** 提供テキスト **
「相続税の申告期限はいつだろう」「期限を過ぎたらどうなるのだろう」とお悩みではありませんか。相続税の申告期限は、被相続人が死亡したことを知った日の翌日から10か月以内です。意外と短い期間にさまざまな手続きを終えなければなりません。本記事では、相続税の申告期限や期限延長ができるケースについて詳しく解説します。
目次
相続税の申告期限。いつどこに申告・納付する?
相続税の申告期限は、被相続人が死亡したことを知った日の翌日から10か月以内と定められています。納付期限も申告期限と同じ日です。
相続税が発生する場合に知っておくべきポイントについて、下記の順番に確認しましょう。
- 相続税の申告期限
- 相続税の申告先
- 納付期限も申告期限と同様
詳しく解説します。
相続税の申告期限
相続税の申告期限は、被相続人が死亡したことを知った日の翌日から10か月以内です。家族や身近な親族であれば、通常は被相続人の死亡の日を「被相続人が死亡したことを知った日」と考えます。
たとえば、令和6年2月10日に被相続人が死亡して相続人が看取っていたのであれば、被相続人が死亡したことを知った日は令和6年2月10日です。このときの相続税の申告期限は、令和6年12月11日となります。

[保存済みデータセット項目]
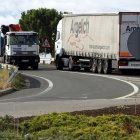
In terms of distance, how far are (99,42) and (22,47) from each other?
8599 millimetres

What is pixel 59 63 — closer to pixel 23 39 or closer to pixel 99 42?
pixel 23 39

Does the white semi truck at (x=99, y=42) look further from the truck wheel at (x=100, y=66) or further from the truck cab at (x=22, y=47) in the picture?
the truck cab at (x=22, y=47)

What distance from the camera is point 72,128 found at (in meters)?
9.84

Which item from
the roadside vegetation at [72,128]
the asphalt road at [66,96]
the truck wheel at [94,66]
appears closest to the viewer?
the roadside vegetation at [72,128]

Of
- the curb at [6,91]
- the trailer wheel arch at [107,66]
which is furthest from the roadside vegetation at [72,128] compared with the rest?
the trailer wheel arch at [107,66]

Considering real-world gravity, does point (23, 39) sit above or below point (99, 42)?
above

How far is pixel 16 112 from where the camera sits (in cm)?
1591

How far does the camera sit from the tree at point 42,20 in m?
93.5

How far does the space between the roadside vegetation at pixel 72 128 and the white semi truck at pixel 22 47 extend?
33.5 metres

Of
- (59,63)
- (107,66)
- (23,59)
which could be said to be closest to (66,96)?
(107,66)

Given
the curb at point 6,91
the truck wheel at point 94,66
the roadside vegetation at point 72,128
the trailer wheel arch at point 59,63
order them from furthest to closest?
the trailer wheel arch at point 59,63
the truck wheel at point 94,66
the curb at point 6,91
the roadside vegetation at point 72,128

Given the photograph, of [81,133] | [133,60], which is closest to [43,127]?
[81,133]

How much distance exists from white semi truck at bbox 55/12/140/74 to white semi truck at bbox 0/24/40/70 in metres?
1.74

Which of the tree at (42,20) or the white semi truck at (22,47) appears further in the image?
the tree at (42,20)
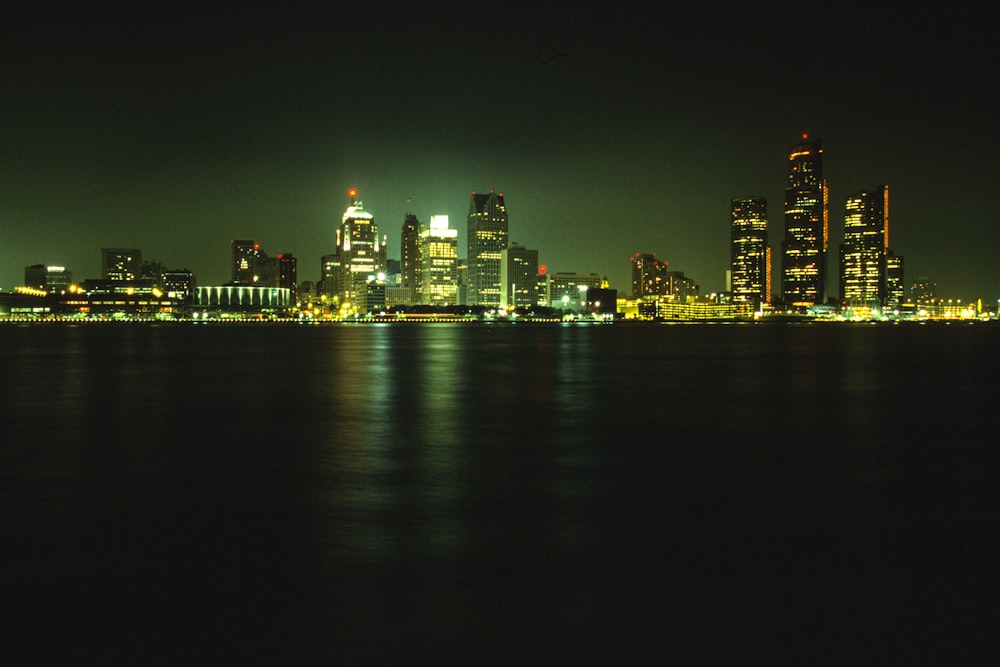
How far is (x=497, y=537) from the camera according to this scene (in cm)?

** 記述問題 **
相続税の申告期限の記事をもとに、次の問いに答えてください。
1. 相続税の申告期限は、いつから何か月以内と定められていますか。
2. 相続税の納付期限はいつですか。
3. 令和6年2月10日に被相続人が死亡し、相続人が看取っていた例では、申告期限はいつになりますか。

** 解答結果 **
1. 被相続人が死亡したことを知った日の翌日から10か月以内です。
2. 申告期限と同じ日です。
3. 令和6年12月11日です。